*Task statement*:
Set down each of the records below exactly as it reads. No pictures go into the copy.

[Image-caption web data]
···
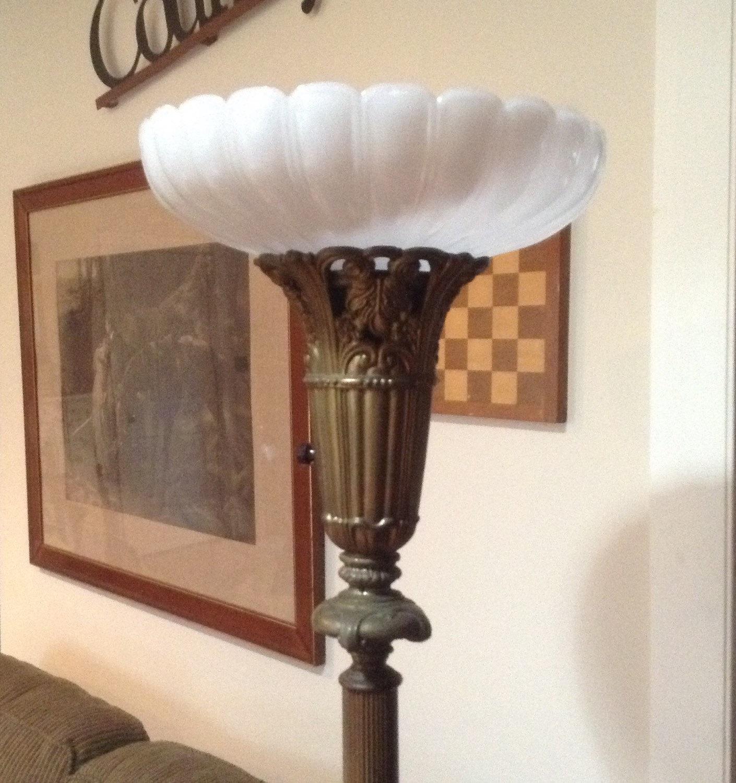 300w Halogen Floor Lamp Medium Rare Collection Warisan Lighting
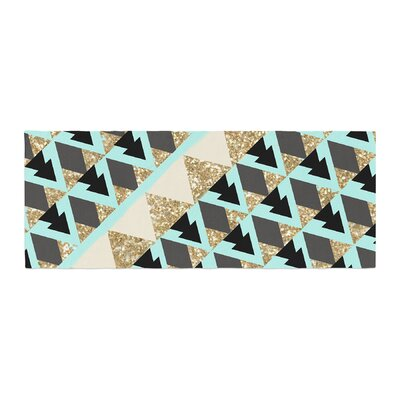 Nika Martinez Glitter Triangles Bed Runner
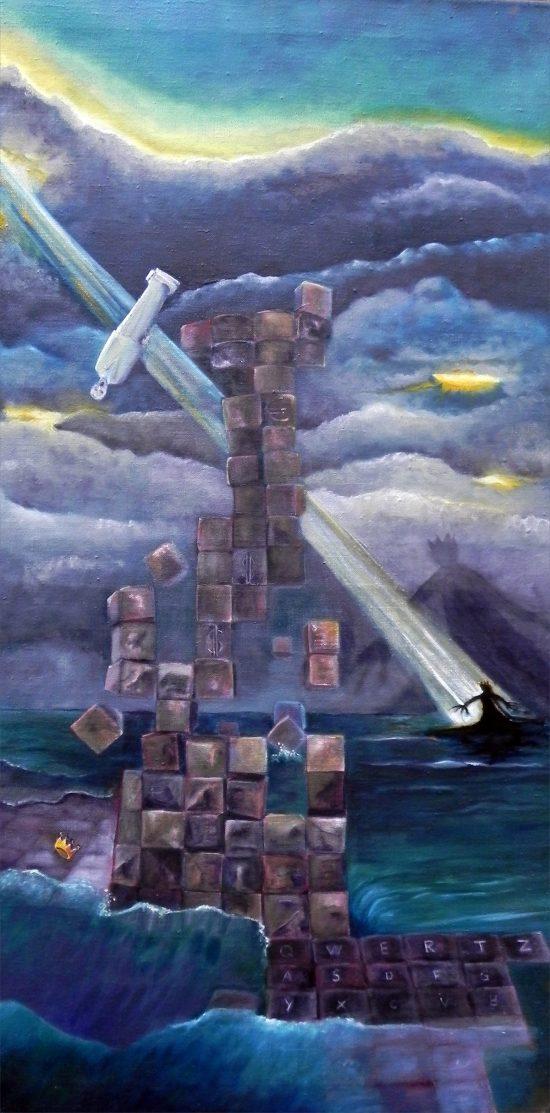 Die falsche Krone, Malerei von Ariane Zuber, Öl auf Leinen, 50x100cm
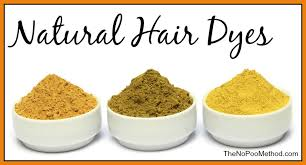 natural hair dye the no poo method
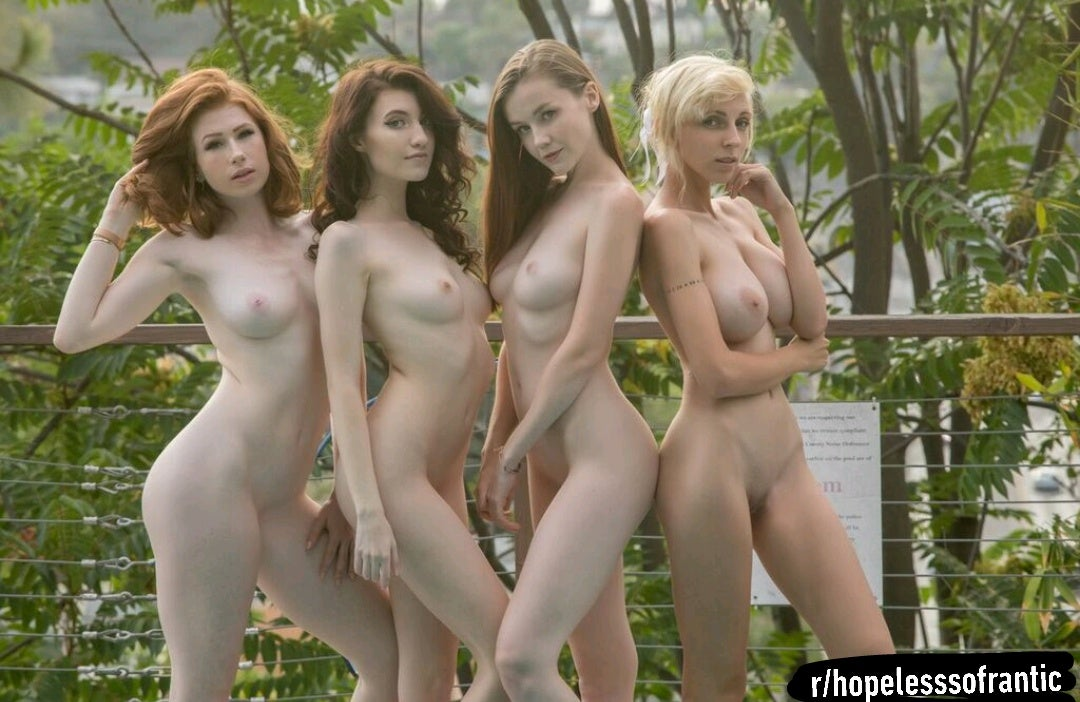 Hopelesssofrantic Patreon Nude photo 24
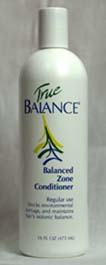 Balanced Zone Conditioner with Extra Moisture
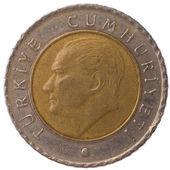 50 Turkish kurus coin, 2009, face — Stock Photo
···
*Answer for the task*:
 300w Halogen Floor Lamp Medium Rare Collection Warisan Lighting
 Nika Martinez Glitter Triangles Bed Runner
 Die falsche Krone, Malerei von Ariane Zuber, Öl auf Leinen, 50x100cm
 natural hair dye the no poo method
 Hopelesssofrantic Patreon Nude photo 24
 Balanced Zone Conditioner with Extra Moisture
 50 Turkish kurus coin, 2009, face — Stock Photo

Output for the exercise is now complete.